◆ **Data in this exercise**:
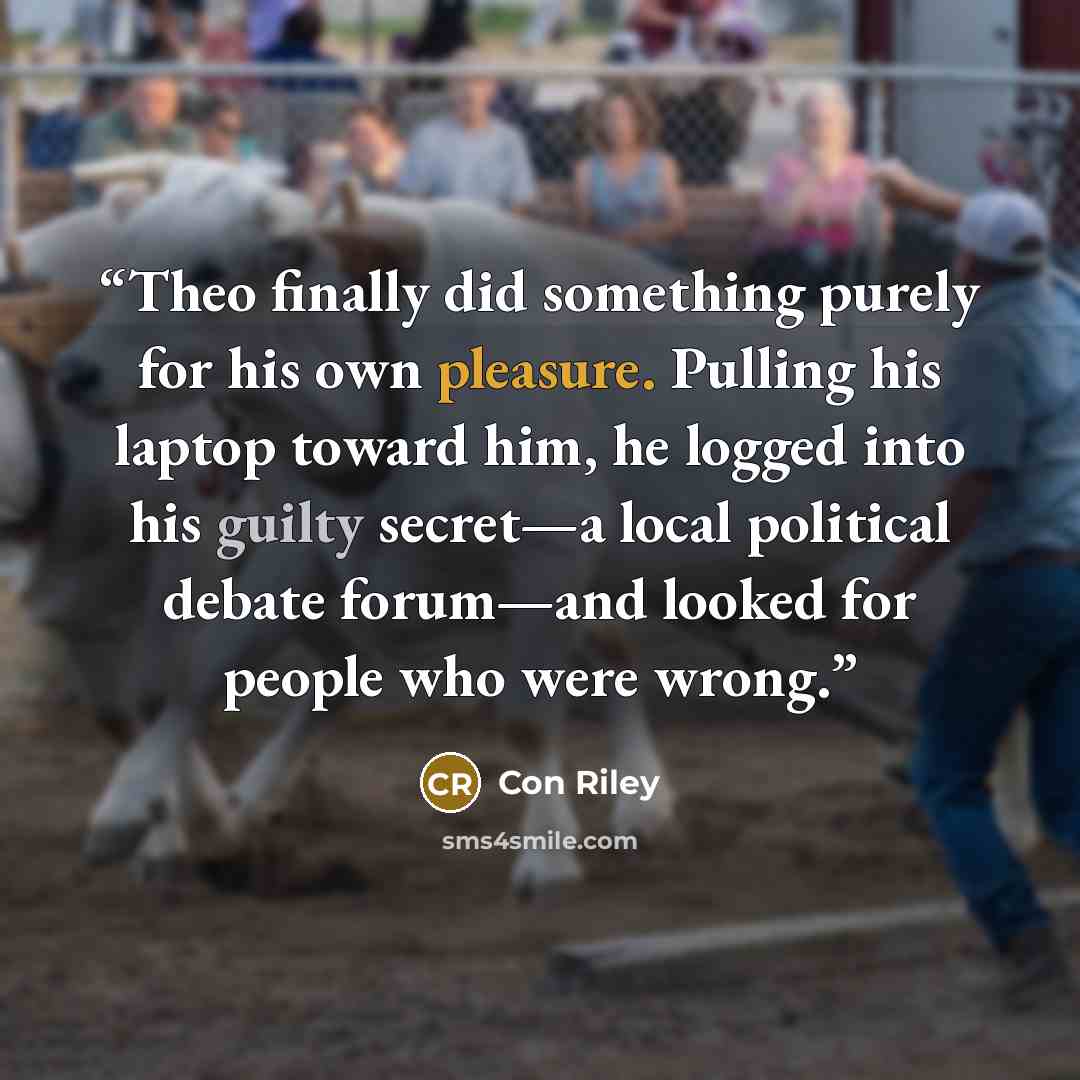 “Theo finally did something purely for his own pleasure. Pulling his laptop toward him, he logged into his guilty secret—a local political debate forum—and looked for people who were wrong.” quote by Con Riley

--

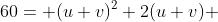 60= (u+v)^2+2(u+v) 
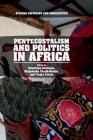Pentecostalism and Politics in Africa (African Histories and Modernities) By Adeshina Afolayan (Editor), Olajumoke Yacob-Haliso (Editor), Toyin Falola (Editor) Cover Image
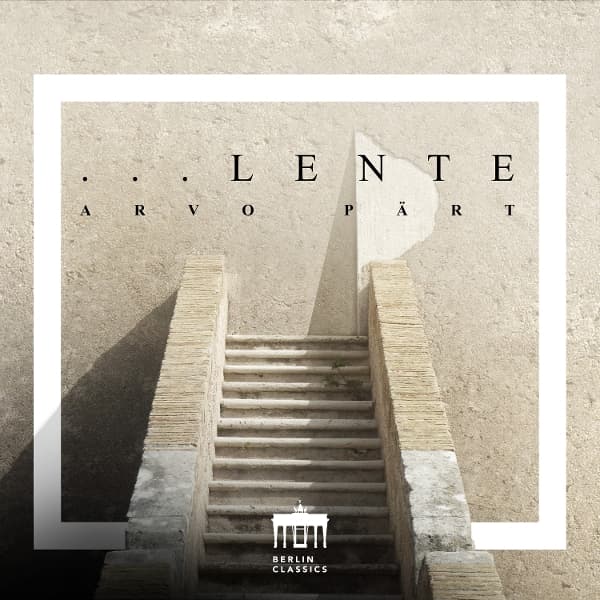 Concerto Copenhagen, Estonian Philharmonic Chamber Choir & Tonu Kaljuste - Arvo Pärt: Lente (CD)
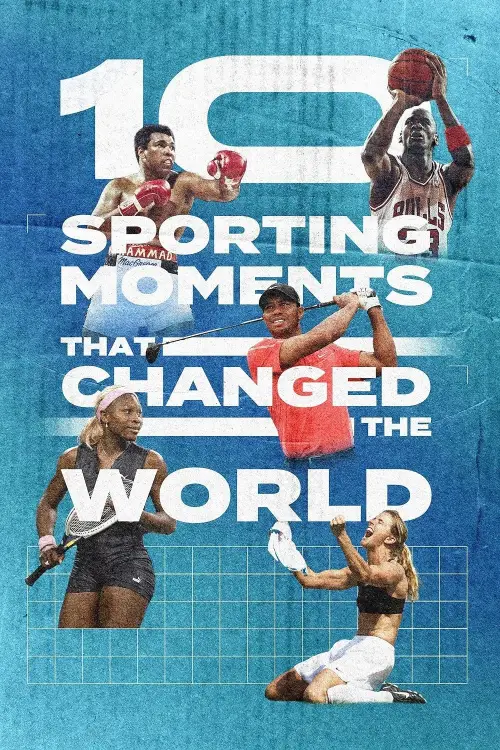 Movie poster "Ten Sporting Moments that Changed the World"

...

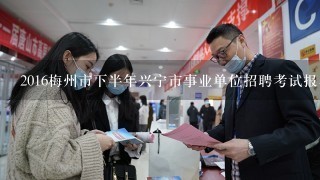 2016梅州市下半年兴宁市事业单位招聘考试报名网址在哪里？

◆ **What needs to be done**:
Would you write out exactly the lines above, starting at the line containing "60= (u+v)^2+2(u+v)" and stopping after the line containing "Pentecostalism and Politics"? Omit the pictures.

◆ **Result for this exercise**:
 60= (u+v)^2+2(u+v) 
Pentecostalism and Politics in Africa (African Histories and Modernities) By Adeshina Afolayan (Editor), Olajumoke Yacob-Haliso (Editor), Toyin Falola (Editor) Cover Image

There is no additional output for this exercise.